According to Ceesay, 50 percent of the new infections are the youth.

He said: “The youth are comprising of fifty percent of the new infections every year. That is a major concern for all of us. We must walk out of the comfort zones and make sure that the areas that are more affected get the treatment.

“We also need to look at the affected demographics: how are they getting infected, who are infecting them and where are they getting infected.”

 Ceesay said for Malawi to continue making strides, there was need to segregate information and look at how the country is performing in a population that is left behind such as children so that the country has the 90 across all age groups and sex groups.

He observed that documents such as strategic plans would be game changers in the fight against Aids, adding: “Much as we are doing well in the three 90s in fast-tracking ending Aids, but in between we must ensure that stigma and discrimination are eliminated to zero.”

On his part, Ministry of Health chief director of health services Dr Charles Mwansambo, who was the guest of honour at the event, said it is sad to note that some of the reasons HIV is spreading among the youth are poverty, inequality and unemployment.

He said government will not relent in devising new ways of ensuring progress.

According to Mwansambo, the latest figures as of September 2019 indicate that progress towards the 90.90.90 targets in Malawi is at 93.84.92.

 “This means that out of approximately 1.1 million people who are living with HIV in Malawi, about 1 million know their HIV status; of those, about 840 000 are on treatment; of whom 770 000 have viral load suppression,” he said.

Mwansambo also bemoaned the country’s high population growth, describing it as “an obstacle to sustaining the gains made”.

He said a lot of new infections occur among women, men and youths aged 19 to 40 years.

 Malawi Network of Aids Service Organisation (Manaso) board chairperson Maziko Matemba expressed concern over the alarming rate of infections among the youth, saying there is need for action to balance the gains in the fight against HIV and Aids.

He said: “We need to invest in prevention and local structures.
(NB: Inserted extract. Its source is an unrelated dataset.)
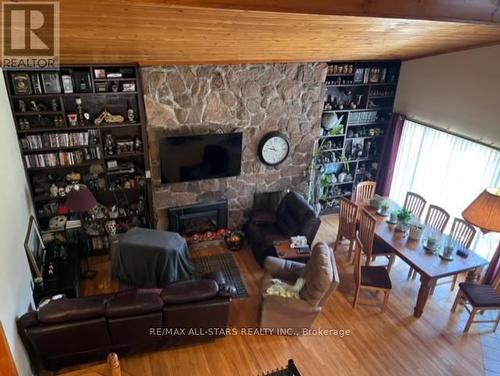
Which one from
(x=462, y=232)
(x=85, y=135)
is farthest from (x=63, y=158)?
(x=462, y=232)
The resurgency of these infections means that the youth are not getting the messages or those who are supposed to be disseminating the messages are not reaching out to the youth in the right way.”
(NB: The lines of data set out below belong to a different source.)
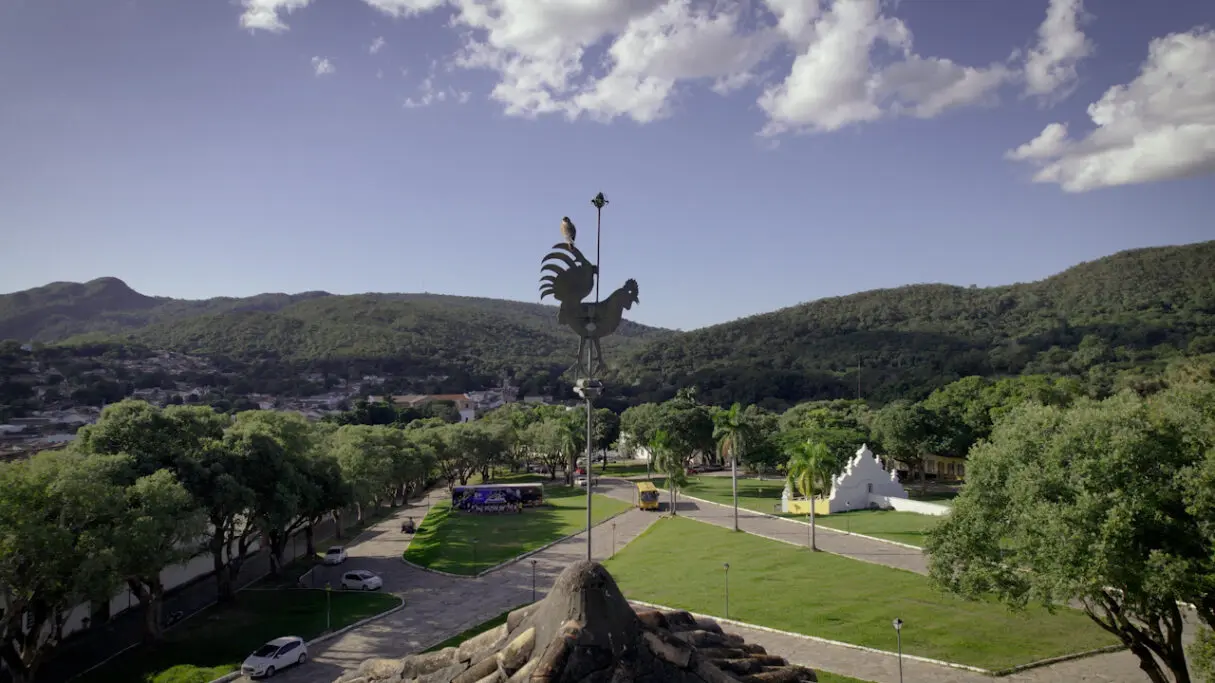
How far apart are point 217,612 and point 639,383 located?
115m

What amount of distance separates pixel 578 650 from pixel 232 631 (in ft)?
88.5

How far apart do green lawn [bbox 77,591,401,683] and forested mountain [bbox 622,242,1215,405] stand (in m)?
75.8

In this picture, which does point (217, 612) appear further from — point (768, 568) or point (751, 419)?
point (751, 419)

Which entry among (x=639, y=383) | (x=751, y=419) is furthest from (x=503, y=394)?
(x=751, y=419)

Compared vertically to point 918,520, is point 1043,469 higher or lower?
higher

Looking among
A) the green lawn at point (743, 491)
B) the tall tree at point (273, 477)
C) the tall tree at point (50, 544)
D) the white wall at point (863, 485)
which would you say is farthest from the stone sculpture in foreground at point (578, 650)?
the green lawn at point (743, 491)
National Aids Commission board chairperson Jones Chikoko Nkhoma said this year’s  commemoration mostly focused on the gains made so far.
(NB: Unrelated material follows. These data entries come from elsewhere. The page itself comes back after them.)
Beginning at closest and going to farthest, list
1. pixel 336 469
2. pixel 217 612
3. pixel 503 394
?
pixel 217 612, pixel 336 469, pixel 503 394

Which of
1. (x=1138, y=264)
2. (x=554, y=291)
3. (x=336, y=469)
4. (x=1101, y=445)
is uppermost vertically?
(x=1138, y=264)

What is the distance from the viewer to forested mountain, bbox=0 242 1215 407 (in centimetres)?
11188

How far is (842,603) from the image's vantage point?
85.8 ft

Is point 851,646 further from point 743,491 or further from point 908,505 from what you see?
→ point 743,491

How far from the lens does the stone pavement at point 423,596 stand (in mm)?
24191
World Aids Day is commemorated on December 1 and this year’s theme is Communities Make the Difference, in recognition of the essential role that communities play in HIV and Aids response at all levels.

Currently, Malawi’s HIV prevalence rate is at 8.8 percent from over 13 percent in 2004.

World Aids Day, which was first observed in 1988, gives an opportunity to unite in the fight against HIV, to show support for people living with HIV and to commemorate those who have died from HIV-related illness.

In 2015, the global community met in New York and made a declaration which was endorsed by United Nations member States to fast-track ending Aids as a public health problem by 2030.